WHAT THE EXERCISE ASKS: Could you repeat the whole listing below exactly, omitting any picture it holds?

──────── DATA PROVIDED

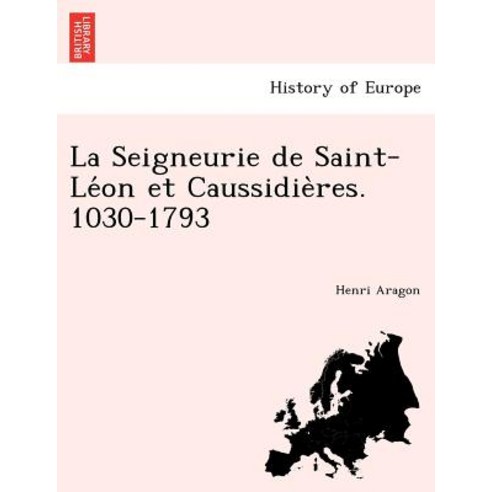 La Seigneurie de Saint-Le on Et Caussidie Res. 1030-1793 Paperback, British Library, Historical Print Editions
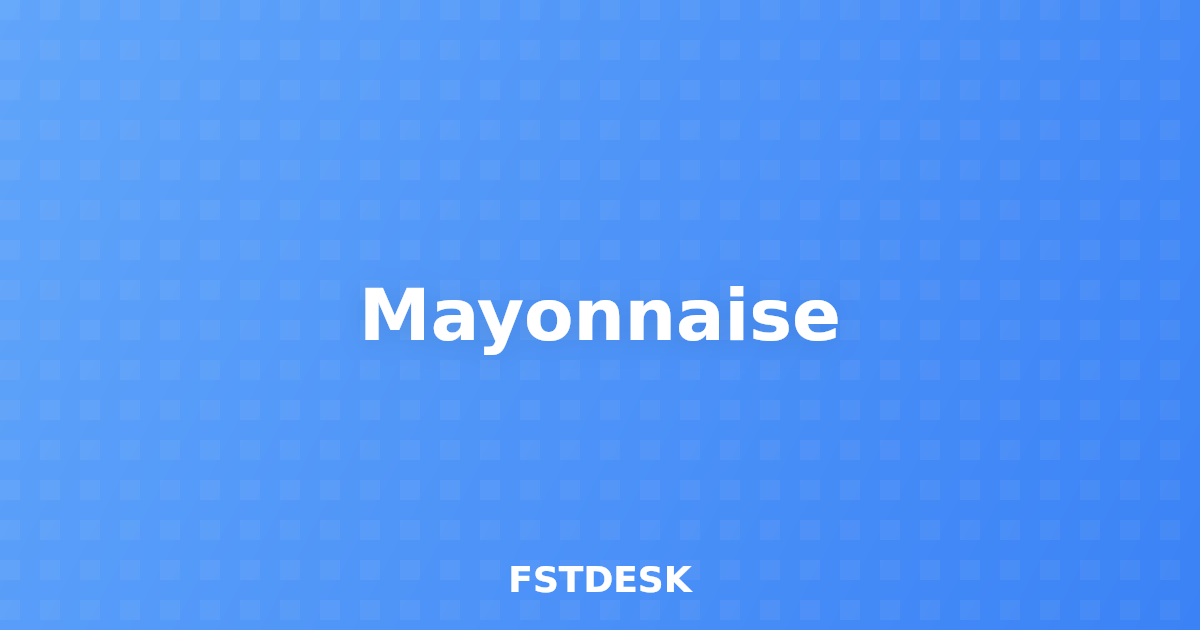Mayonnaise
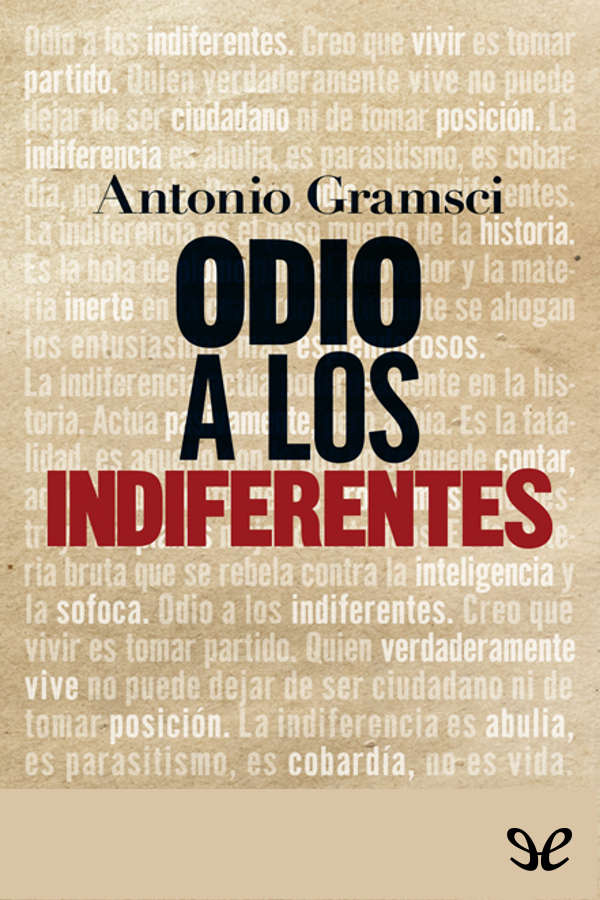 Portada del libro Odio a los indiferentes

────────────────

EXERCISE RESULT:
 La Seigneurie de Saint-Le on Et Caussidie Res. 1030-1793 Paperback, British Library, Historical Print Editions
Mayonnaise
 Portada del libro Odio a los indiferentes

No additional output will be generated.